Rudd is the Libs' sum of all fears
This article originally appeared in today's Daily Telegraph.
In recent days there has been a discernible rise in aggressive anti-Rudd rhetoric by those most concerned about a return to the Labor leadership by the former prime minister.
This is despite the fact that Kevin Rudd has made it clear there will be no leadership challenge. The good ship Rudd set sail a year ago when the Labor caucus came down to the dock to wish him bon voyage.
Liberals and their supporters, however, are most anxious about a Rudd return and it's showing in the volume and vehemence of the articles now appearing in the press.
Bill Woods' piece in The Daily Telegraph this week descended into attacks on both his record and his character. It attacked Rudd's handling of the global financial crisis, his apology to the stolen generations and the NBN.
In fact Kevin Rudd took decisive and immediate action to protect Australia from the worst effects of the biggest international economic downturn since the Great Depression. Furthermore, while banks were collapsing like a house of cards all around the world, not one bank closed its doors in Australia.
This didn't happen by chance, it took careful planning and a targeted stimulus program built around the greatest school modernisation program in this country's history. Credit where credit's due, Bill.
The success of this program was in the economic results - unemployment stayed low at about 5 per cent, keeping it at a lower average level than under John Howard. Add to that the lowest deficit and debt ratios in the western world and the retention of the Triple A credit rating and you have some idea of the magnitude of the Rudd government's achievements.
The campaign against Rudd also always includes an unhealthy dose of NBN bashing.
Let's not forget that during the Howard years there were no less than 18 plans put forward to deliver high speed internet coverage across the country. However, only people in big cities stood to benefit. Labor's NBN delivers for rural and regional communities.

▸ **Activity A**: In the Rudd article, shorten the paragraph beginning "The success of this program" into a list that keeps its main facts.
▸ **Activity B**: Continue the Rudd article from its final sentence with a few more sentences in the same voice.

▸ **Recorded information**:
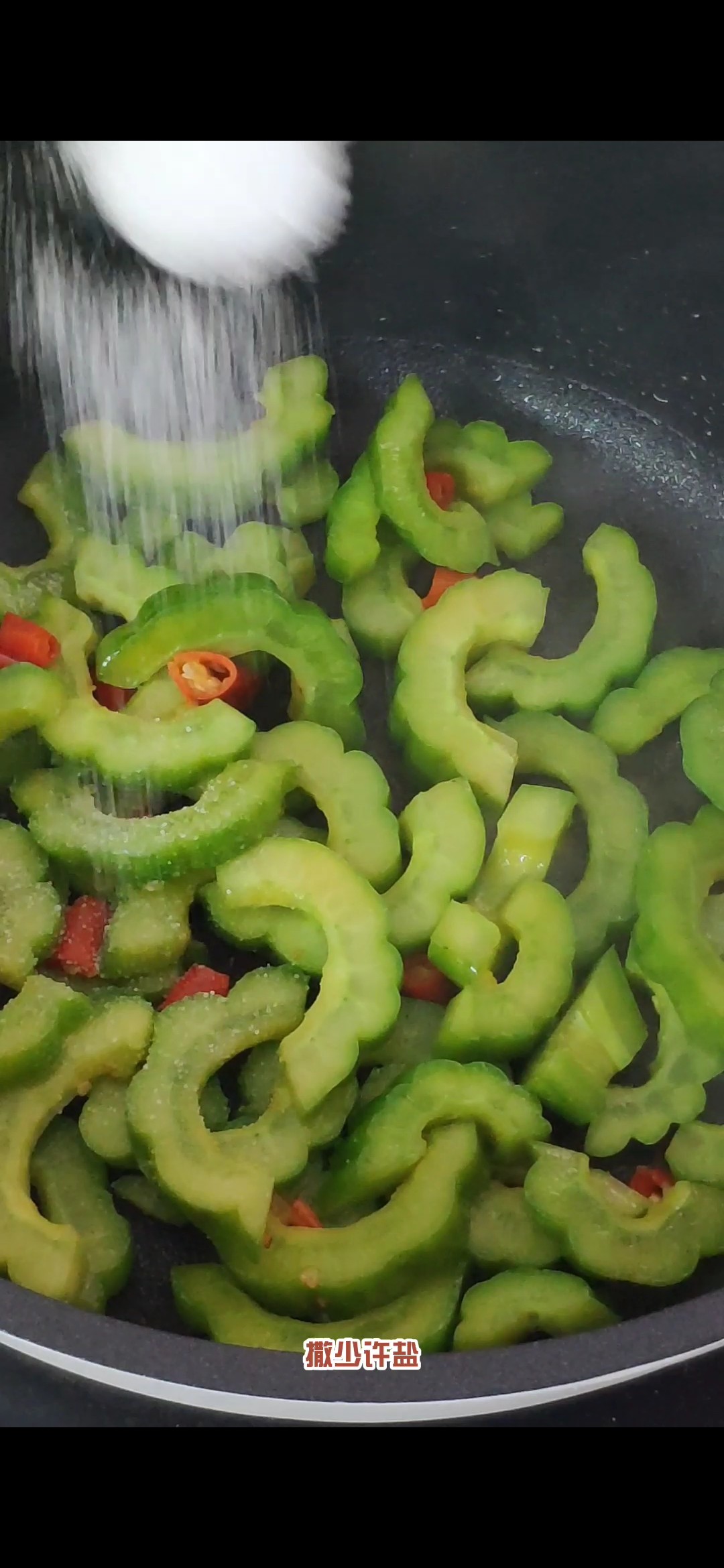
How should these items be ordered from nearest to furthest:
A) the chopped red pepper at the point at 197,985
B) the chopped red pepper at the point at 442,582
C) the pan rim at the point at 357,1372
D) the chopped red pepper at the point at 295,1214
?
the pan rim at the point at 357,1372
the chopped red pepper at the point at 295,1214
the chopped red pepper at the point at 197,985
the chopped red pepper at the point at 442,582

▸ **Response box A**:
- Economic results showed the program's success.
- Unemployment stayed low, at about 5 per cent, a lower average than under John Howard.
- Deficit and debt ratios were the lowest in the western world.
- Australia kept its Triple A credit rating.
- Together these show how much the Rudd government achieved.

▸ **Response box B**:
Rudd's plan - now being rolled out - had a vision to deliver super fast internet connections right across the country, linking schools, hospitals and businesses wherever they are situated.
His lasting legacy will be the realisation of his belief in a fair go for all.
The lowest blow by the Rudd demonisers is to trivialise his apology to the stolen generation. John Howard stubbornly refused to apologise, despite the pain felt by those who had their children ripped from their arms in raids on Aboriginal communities over many years.
Rudd had no idea how strong the backlash against him would be. As it turned out, it proved to be one of this nation's proudest moments. Since then the government has negotiated a national agreement on closing the gap as Australians overwhelmingly agree that something serious must be done to end indigenous poverty.
I would never seek to prevent the Rudd detractors from putting their views in print. However, it's a real shame that they cannot bring themselves to admit that he did more in just three years to protect and advance the living standards of Australians from all backgrounds than generations of Liberal governments managed to achieve.